Sur des cartes WhatsApp ou des téléphones où les images ont transité par les deux supports, notre guide spécifique WhatsApp détaille les chaînes de récupération complémentaires.
Linux : la méthode dd + récupération depuis image
Pour les utilisateurs Linux ou macOS, la chaîne optimale tient en quelques commandes :
# 1. Identifier le device
lsblk
# /dev/sdc, capacité 64G — vérifier avant tout
# 2. Cloner en image
sudo dd if=/dev/sdc of=~/sd-broken.img bs=4M conv=noerror,sync status=progress
# 3. Monter en lecture seule pour exploration
sudo mount -o ro,loop ~/sd-broken.img /mnt/sd
ls /mnt/sd
# 4. Si rien, lancer TestDisk sur l'image
sudo testdisk ~/sd-broken.img
# 5. Si TestDisk échoue, PhotoRec sur l'image
sudo photorec ~/sd-broken.img
Cette procédure est entièrement gratuite (TestDisk et PhotoRec sont GPL), reproductible, scriptable. Elle représente le standard de fait dans la communauté Linux et chez les administrateurs systèmes depuis 2010.

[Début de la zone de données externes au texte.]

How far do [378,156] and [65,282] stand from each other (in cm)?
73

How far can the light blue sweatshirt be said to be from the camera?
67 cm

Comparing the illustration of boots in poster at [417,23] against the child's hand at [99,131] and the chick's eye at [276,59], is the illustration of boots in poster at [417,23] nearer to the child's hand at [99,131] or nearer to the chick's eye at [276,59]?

Quand passer la main aux professionnels
Trois scénarios où aucun logiciel grand public n'aboutira et où un atelier spécialisé devient inévitable :
- Carte non détectée par 3 lecteurs différents : contrôleur ou broches HS. Seul un chip-off (dessoudage des puces NAND + lecture directe) fonctionne.
- Carte qui chauffe ou fait planter le PC à l'insertion : court-circuit interne. Toute manipulation supplémentaire aggrave les dégâts.
- Données critiques (mariage, archives professionnelles, preuves légales) où l'échec d'un essai logiciel n'est pas acceptable.
Trois ateliers de référence dans le monde francophone : Ontrack (Allemagne, antennes France), Recoveo (France), ChipFix (Belgique). Tarifs habituels : 350 à 600 euros pour une carte SD/microSD standard, 800 à 1 500 euros pour une carte très endommagée ou physiquement cassée. Délai : 5 à 15 jours ouvrés.
Conclusion
Une carte SD endommagée n'est presque jamais une perte définitive si vous appliquez la bonne procédure dès la première minute. La hiérarchie est claire : refuser le formatage, monter la carte via un lecteur USB plutôt que le téléphone, cloner en image disque, puis lancer TestDisk et PhotoRec sur l'image. Avec cette chaîne, 70 à 90 % des incidents trouvent une issue heureuse, gratuitement, en moins de 2 heures.
La part irrécupérable concerne principalement les pannes physiques (contrôleur grillé, NAND morte) et les formatages complets postérieurs à l'incident. Dans ces cas, seul un atelier chip-off peut aider — pour quelques centaines d'euros, justifié uniquement si les données ont une valeur émotionnelle ou professionnelle élevée.
Au quotidien, trois habitudes éliminent 95 % des risques futurs : carte de qualité (U3 minimum, marque connue), formatage en boîtier après chaque transfert, et règle 3-2-1 pour les images critiques. Cinq minutes de discipline valent mieux qu'une heure de récupération paniquée.